--- START Extracted records ---

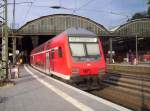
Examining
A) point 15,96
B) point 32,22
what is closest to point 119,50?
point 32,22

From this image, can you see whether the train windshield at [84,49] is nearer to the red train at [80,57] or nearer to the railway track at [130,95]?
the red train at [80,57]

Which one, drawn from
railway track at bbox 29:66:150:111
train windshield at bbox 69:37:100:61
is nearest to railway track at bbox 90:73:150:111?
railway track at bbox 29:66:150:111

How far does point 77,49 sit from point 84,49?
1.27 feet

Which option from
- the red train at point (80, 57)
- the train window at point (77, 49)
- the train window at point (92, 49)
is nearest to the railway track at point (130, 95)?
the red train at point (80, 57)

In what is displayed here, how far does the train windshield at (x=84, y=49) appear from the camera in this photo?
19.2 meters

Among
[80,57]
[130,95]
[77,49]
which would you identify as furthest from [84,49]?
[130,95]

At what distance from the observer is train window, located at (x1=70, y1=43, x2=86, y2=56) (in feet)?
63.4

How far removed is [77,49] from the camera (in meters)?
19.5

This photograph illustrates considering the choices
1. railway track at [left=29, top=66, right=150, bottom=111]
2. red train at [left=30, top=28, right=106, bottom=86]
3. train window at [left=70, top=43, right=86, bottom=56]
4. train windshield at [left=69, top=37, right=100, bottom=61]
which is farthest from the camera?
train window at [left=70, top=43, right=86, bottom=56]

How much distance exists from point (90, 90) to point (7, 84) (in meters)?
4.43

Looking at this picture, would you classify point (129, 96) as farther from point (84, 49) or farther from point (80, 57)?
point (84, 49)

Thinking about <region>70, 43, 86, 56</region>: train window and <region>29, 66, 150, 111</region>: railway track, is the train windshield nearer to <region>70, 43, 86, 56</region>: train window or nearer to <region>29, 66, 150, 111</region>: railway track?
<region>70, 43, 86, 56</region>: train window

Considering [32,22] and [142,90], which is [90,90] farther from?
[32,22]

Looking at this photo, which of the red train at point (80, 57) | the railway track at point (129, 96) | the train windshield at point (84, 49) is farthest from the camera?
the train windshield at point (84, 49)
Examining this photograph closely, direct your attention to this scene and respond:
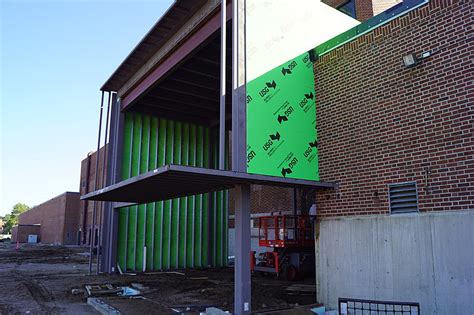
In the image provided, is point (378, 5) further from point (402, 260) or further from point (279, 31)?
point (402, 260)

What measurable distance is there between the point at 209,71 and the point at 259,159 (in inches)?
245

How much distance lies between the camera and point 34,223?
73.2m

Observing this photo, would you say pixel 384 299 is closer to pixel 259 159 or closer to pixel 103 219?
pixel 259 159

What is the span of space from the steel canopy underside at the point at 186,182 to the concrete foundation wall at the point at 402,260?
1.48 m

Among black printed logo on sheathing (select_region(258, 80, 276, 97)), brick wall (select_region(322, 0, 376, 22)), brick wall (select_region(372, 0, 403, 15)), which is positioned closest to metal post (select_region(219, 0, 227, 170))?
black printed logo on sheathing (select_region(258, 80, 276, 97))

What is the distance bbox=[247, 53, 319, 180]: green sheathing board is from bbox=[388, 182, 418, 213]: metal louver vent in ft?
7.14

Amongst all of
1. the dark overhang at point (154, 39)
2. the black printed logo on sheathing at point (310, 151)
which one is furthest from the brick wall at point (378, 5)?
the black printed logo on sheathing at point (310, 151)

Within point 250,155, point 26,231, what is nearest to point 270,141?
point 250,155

--- END Extracted records ---
--- START Extracted records ---

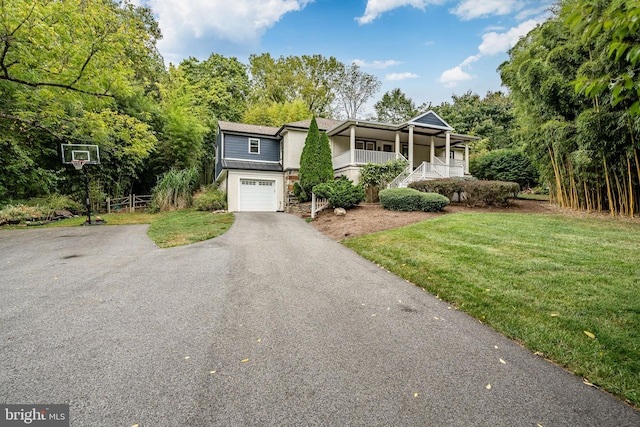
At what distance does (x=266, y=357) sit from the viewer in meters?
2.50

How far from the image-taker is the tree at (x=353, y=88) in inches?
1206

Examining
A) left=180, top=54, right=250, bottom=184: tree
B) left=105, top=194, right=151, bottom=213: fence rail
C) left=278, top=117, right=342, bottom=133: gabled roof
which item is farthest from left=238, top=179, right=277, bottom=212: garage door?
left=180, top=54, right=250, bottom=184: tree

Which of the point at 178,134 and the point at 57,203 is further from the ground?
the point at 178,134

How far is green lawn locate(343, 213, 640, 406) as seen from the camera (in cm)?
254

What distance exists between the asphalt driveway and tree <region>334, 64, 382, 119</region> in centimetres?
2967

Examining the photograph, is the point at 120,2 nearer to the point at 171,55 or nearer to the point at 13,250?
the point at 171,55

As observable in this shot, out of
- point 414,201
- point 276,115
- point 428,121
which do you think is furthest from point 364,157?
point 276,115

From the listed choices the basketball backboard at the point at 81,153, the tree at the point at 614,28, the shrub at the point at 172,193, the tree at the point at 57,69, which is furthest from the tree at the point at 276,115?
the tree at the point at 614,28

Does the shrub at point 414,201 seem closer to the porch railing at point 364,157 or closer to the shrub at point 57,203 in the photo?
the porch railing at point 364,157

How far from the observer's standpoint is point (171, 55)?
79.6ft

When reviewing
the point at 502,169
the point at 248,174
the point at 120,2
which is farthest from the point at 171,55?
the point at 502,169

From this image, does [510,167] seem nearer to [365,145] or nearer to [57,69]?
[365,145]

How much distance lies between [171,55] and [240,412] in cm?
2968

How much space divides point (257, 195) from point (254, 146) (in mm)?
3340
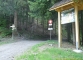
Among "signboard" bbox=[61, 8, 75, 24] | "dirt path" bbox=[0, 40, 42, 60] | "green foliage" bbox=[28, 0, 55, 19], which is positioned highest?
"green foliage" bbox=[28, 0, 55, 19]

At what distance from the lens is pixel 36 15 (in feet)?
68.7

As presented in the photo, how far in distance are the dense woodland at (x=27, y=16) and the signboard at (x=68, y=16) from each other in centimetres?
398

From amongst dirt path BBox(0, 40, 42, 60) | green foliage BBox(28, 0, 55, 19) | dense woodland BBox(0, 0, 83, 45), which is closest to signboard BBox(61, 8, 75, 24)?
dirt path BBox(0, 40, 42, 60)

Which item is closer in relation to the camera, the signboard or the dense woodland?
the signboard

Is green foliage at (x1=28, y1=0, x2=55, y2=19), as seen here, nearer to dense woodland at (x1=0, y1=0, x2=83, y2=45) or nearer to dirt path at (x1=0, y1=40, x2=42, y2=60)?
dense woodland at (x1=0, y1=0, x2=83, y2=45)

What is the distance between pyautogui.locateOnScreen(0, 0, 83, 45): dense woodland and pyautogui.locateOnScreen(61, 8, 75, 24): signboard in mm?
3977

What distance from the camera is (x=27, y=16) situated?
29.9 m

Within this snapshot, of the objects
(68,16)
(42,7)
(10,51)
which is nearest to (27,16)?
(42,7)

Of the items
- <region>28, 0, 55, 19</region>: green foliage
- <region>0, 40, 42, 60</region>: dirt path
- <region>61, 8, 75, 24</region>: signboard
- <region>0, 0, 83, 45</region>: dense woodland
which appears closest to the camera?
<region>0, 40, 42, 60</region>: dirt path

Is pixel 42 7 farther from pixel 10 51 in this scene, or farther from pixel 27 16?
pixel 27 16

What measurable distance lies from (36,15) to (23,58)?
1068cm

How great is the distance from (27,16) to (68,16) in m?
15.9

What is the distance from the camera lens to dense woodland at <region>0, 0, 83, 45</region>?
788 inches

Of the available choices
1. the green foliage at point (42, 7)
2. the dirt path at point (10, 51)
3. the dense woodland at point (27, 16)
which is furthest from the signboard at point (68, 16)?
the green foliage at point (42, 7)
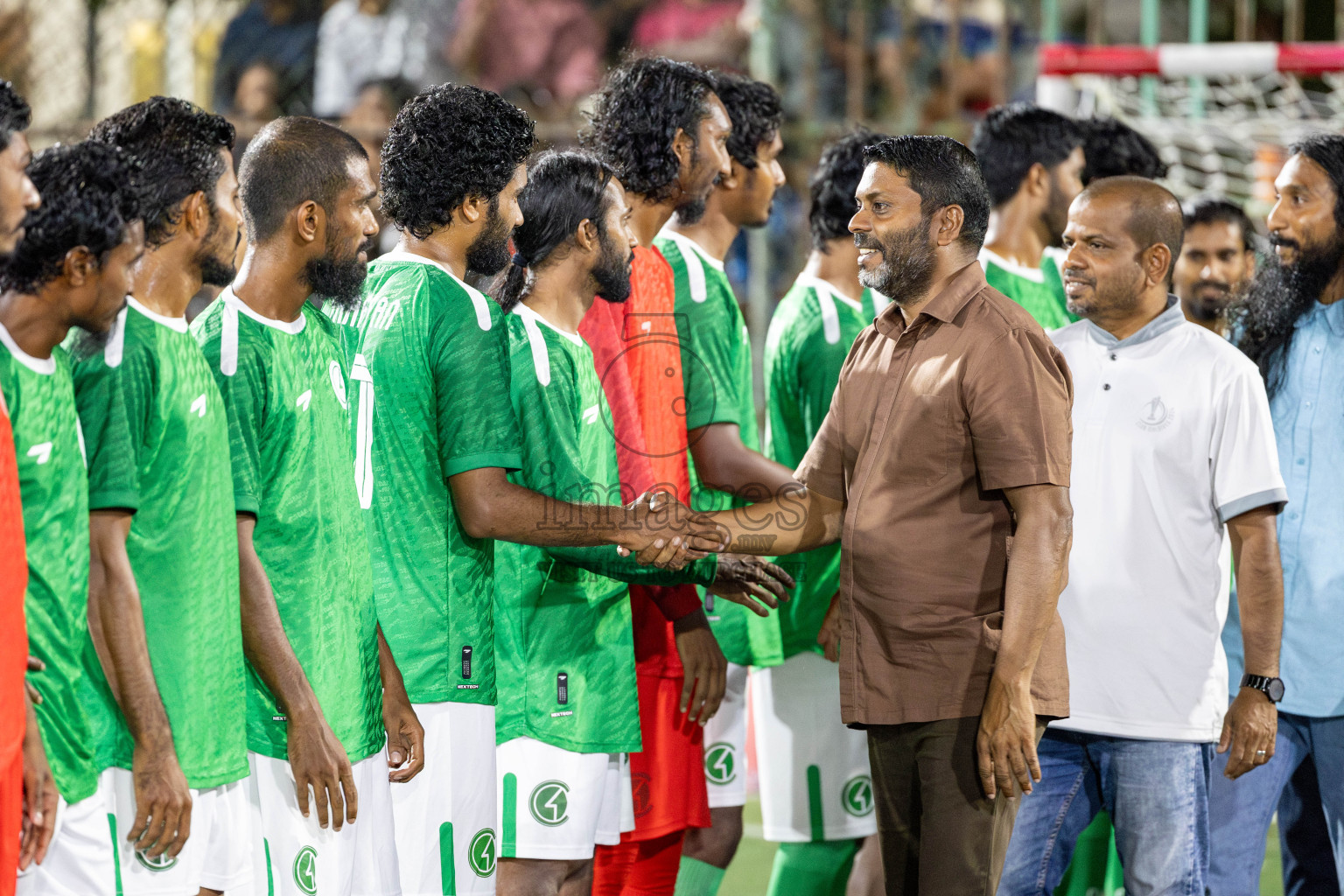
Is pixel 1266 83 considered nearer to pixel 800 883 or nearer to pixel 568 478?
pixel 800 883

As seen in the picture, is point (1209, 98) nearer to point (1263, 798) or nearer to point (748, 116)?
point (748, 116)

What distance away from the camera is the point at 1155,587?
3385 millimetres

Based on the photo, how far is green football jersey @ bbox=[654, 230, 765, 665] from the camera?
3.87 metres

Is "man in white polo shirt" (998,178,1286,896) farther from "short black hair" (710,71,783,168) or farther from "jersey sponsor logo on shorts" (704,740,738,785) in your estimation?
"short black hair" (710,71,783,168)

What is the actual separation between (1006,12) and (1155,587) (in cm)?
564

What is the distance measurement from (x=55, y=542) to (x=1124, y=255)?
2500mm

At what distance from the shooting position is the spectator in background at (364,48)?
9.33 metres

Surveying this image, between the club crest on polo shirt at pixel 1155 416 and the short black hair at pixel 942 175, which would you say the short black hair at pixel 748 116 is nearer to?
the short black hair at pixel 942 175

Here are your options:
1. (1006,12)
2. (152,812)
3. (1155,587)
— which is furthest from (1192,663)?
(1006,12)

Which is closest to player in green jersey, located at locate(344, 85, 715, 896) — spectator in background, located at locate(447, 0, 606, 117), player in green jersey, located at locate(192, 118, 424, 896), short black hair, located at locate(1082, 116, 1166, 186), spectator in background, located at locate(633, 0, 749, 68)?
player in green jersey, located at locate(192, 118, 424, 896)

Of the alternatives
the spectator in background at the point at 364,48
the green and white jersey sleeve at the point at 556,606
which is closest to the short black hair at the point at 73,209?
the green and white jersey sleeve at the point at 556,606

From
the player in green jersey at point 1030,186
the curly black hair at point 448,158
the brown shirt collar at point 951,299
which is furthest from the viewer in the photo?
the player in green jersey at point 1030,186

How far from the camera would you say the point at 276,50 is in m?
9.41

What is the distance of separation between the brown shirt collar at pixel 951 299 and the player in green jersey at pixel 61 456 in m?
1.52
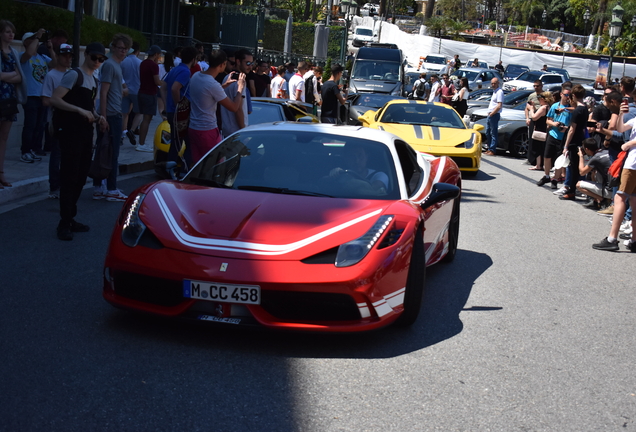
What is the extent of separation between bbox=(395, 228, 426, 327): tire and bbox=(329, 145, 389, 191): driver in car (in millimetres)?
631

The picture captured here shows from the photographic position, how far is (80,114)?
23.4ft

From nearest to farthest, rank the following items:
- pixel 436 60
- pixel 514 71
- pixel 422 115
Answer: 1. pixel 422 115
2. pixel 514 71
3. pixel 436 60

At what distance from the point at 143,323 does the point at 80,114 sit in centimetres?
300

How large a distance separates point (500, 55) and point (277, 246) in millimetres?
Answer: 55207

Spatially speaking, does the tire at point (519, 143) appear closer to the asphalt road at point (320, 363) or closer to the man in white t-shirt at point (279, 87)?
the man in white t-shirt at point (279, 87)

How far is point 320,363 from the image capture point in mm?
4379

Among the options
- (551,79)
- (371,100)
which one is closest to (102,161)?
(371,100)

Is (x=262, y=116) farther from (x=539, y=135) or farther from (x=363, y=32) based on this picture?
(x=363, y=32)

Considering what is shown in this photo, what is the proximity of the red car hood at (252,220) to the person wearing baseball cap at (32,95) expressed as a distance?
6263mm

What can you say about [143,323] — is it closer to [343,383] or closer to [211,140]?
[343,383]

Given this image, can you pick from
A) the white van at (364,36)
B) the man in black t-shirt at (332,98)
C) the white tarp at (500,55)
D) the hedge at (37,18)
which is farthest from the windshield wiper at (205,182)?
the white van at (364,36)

--- END Extracted records ---
--- START Extracted records ---

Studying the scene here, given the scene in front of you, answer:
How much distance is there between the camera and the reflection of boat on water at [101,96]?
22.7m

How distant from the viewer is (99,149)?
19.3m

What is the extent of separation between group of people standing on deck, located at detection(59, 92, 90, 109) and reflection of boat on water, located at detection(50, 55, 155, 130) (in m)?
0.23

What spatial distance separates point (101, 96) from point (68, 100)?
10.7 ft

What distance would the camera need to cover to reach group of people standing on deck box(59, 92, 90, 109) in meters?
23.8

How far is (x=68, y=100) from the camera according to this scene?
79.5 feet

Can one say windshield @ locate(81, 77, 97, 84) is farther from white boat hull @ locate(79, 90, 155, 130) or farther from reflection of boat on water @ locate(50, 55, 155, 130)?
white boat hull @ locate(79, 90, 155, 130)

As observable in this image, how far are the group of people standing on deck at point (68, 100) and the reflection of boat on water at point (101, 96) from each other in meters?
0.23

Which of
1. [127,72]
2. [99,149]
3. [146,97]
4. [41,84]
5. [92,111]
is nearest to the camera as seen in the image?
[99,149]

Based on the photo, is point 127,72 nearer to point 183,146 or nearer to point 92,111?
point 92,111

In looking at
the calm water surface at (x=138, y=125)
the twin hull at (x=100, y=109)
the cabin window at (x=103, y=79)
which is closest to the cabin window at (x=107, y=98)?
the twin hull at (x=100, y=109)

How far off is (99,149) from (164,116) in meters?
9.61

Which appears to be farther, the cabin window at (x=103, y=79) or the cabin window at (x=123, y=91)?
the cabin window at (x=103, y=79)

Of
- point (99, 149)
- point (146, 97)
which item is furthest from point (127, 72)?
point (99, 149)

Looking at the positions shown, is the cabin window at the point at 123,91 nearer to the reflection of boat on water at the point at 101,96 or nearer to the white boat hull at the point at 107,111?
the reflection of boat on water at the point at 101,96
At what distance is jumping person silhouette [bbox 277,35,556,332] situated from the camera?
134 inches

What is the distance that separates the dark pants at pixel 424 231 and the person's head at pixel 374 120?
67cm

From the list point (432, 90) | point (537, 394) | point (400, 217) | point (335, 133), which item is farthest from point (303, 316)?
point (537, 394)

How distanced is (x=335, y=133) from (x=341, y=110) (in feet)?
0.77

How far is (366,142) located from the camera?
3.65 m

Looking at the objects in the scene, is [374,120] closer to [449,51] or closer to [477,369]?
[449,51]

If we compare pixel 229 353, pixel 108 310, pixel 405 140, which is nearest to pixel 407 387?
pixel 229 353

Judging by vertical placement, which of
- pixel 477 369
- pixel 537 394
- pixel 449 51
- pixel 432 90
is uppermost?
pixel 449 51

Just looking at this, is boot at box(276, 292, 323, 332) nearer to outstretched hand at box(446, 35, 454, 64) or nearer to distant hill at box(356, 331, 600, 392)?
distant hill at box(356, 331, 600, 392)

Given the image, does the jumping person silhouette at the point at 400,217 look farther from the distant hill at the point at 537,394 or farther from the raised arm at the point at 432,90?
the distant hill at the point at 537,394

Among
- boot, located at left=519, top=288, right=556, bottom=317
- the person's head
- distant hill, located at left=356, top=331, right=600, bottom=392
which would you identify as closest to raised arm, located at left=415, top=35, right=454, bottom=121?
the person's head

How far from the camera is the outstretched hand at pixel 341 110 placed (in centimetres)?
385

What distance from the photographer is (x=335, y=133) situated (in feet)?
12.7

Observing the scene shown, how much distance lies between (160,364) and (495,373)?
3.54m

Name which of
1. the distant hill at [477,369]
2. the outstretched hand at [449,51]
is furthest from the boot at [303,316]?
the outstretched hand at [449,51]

--- END Extracted records ---

## Goal
Give again the lines starting at the one containing "Is pixel 1266" and ending at the one containing "3385 millimetres", both included, with nothing before or after them.

## Exercise result
Is pixel 1266 83 considered nearer to pixel 800 883 or nearer to pixel 568 478?
pixel 800 883

As seen in the picture, is point (1209, 98) nearer to point (1263, 798) or nearer to point (748, 116)?
point (748, 116)

What distance away from the camera is the point at 1155,587?
3385 millimetres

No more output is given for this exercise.